_Testo fornito_
· · · · ·
Il testo che segue è la copia di una mia recensione sul film Monolith, pubblicata il 16 dicembre 2019 sul sito web di riferimento per il cinema di serie Z, Il Zinefilo di Lucius Etruscus. È lì che ogni tanto mi diverto a recensire “film brutti”, niente a che vedere con doppiaggi e adattamenti.
Il trailer di Alien ci ha insegnato che nessuno può sentirti urlare nello spazio. Monolith, il film in cui un’automobile super tecnologica diventa trappola per una madre e suo figlio, ci insegna che nessuno può sentirti urlare se sei disperso nello Utah e per giunta sei pure scemo. Oh, la tecnologia aiuta solo fino a un certo punto.
Ispirarsi a 2001: odissea nello spazio
per poi fare Troll 2
L’automobile del titolo (un banale e sgraziato Ford Interceptor, SUV utilizzato dalle forze dell’ordine americane ma dipinto di nero opaco e senza alcuna personalità) è, sostiene lo sceneggiatore Recchioni, addirittura un riferimento al monolito di 2001: Odissea nello spazio, da qui il nome dell’auto: Monolith. Come disse Stanley Kubrick: e me cojoni!
Inoltre Lucius sarà contento di sapere che nel design dell’auto ci sono finiti pure i cerchi delle ruote che si ispirano al blindato di Aliens – Scontro finale. Qualcuno ne accosta alcune caratteristiche addirittura a Duel (ma ’ndo?). Potremmo anche dire che il fatto stesso che questo film esista è un omaggio ai fratelli Lumière.
· · · · ·
_Materiale di lavoro_
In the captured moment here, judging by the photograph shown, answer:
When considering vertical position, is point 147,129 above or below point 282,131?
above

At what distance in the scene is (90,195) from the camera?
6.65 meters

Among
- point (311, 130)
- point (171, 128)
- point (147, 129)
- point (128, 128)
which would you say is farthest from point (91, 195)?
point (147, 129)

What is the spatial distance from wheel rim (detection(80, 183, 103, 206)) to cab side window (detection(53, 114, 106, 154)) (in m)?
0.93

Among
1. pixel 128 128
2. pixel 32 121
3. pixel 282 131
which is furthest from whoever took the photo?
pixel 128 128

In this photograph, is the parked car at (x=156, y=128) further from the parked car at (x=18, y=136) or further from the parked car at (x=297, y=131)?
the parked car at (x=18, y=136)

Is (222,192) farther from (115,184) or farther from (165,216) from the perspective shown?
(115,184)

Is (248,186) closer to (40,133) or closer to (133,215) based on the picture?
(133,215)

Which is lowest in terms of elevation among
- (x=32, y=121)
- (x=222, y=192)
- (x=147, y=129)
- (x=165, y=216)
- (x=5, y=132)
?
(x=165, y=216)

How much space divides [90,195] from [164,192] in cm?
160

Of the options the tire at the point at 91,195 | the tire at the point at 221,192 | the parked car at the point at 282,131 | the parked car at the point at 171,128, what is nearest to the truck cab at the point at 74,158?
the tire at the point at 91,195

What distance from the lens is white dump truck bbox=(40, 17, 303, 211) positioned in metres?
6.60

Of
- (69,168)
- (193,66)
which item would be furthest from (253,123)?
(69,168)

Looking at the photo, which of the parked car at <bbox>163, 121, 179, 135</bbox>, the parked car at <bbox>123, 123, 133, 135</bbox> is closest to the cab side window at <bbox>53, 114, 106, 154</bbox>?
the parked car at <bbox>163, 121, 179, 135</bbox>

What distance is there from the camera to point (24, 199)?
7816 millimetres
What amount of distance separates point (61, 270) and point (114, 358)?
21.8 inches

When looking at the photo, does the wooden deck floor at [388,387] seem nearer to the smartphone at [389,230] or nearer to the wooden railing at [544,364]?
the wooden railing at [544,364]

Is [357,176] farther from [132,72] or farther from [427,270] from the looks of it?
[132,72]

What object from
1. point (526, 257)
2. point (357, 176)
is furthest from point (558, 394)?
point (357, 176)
· · · · ·
_Compiti assegnati_
**a)** Individua nei record ogni riga che contiene la stringa "would" e ricopiala, distinguendo tra maiuscole e minuscole.
**b)** Per favore, prosegui la recensione del film Monolith dopo l'ultima frase riportata.

_Risposte per compito_
**a)**
which would you say is farthest from point (91, 195)?
which item would be furthest from (253,123)?

**b)**
Vere, plausibili o presunte che siano, sono comunque fonti di ispirazioni altissime per un film su una cretina che resta chiusa fuori dalla sua auto.
Tanti gli articoli italiani che elogiano i panorami dello Utah (e in questo io ci vedo più connessioni con Troll 2 che con 2001 ma lasciamo perdere) ma in alcuni di questi si percepisce la delusione per il film, Sentieriselvaggi dà la colpa addirittura all’attrice, rea di non aver elevato con la sua sola recitazione una trama vuota e ridicola; in secondo luogo danno anche colpa “alle tecniche di ripresa”.
Ma la tensione vive di strappi improvvisi e non mantiene una costante capace di catturare fino in fondo lo spettatore. E questo è da imputare anche alla recitazione non sempre efficace della Bowden. L’attrice americana ce la mette tutta nel districarsi tra crisi isteriche di pianto, ruzzoloni lungo dirupi rocciosi, bestie fameliche e percosse alla carrozzeria con ogni tipo di strumento che le capiti sotto mano, ma non riesce a sostenere del tutto il ruolo con adeguati approfondimento psicologico e intensità espressiva. Inoltre, le tecniche di ripresa non centrano sempre l’obiettivo di imprimere il giusto dinamismo e la dovuta accelerazione ad una situazione di base statica come quella di un’automobile ferma in un desolato scenario naturale.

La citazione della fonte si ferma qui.